The last polls before the election put Trump at a 30% win chance. Trump winning is a completely normal outcome in that situation and doesn't signal polling problems.
There are two different types of polls we're talking about here. One are polls conducted during the campaign to capture potential voter sentiment and perhaps predict the outcome. The second are exit polls attempting to measure the election outcome based on what voters say they cast. (Nearly?) all complaints about polls I've seen have been about the former.

There are different sets of issues with both categories of polls. If anything, I believe the issue is not a measurement issue as much as it is educating the public about what the different types of polls are, their limitations, and their usefulness.

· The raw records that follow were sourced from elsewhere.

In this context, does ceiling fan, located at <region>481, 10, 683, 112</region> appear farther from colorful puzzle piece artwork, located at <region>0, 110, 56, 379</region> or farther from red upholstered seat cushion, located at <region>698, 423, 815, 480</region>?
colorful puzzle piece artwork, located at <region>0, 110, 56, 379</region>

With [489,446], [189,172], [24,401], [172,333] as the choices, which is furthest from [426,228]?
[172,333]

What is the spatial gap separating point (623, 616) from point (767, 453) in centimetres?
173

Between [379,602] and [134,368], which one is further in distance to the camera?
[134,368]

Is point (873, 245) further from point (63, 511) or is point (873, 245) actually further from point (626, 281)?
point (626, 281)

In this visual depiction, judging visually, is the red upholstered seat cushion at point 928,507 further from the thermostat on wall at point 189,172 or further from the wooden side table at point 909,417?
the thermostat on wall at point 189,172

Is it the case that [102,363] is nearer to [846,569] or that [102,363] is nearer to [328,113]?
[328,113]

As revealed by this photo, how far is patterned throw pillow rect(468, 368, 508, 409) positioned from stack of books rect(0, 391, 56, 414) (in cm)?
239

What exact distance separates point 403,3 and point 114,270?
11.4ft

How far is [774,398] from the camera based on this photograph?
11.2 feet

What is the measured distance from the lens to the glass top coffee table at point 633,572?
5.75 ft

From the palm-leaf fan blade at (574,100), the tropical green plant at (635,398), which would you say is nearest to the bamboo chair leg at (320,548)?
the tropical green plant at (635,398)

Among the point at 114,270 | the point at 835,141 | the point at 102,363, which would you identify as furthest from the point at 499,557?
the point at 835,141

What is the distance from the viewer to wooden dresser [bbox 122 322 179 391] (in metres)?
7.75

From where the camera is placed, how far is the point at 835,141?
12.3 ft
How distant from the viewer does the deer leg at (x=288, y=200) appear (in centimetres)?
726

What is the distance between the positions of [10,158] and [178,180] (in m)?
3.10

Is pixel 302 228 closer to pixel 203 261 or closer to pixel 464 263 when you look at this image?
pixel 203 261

The idea that an electoral poll incorporates a random error (and maybe a systematic one too) is alien to the discussion about recounts etc.
Yes, this was one of my questions. What is the accuracy and error margin of the voting system itself (and each state seems to have different methods so its not even uniform). Of roughly 126 million votes cast, 1% accuracy would be 1.26 million votes which would be of the same order of magnitude of Clinton's "win" of the popular vote. I have no idea if 1% accuracy is close or wildly too high or too low but we can't have a meaningful discussion without it.

Correction: Actual total was 126M votes for the presidential election not 160M votes as I stated. But the question remains.

Don't hold your breath.

Consider the case, in the technology of proportional representation, of the Hagenbach-Bischoff quota: https://en.wikipedia.org/wiki/Hagenbach-Bischoff_quota

It's (it seems to me) obviously arithmetically unfit for purpose compared to the Droop quota. In some cases more candidates can meet the quota than seats are available. Yet it remains in use/part of the credible discussion.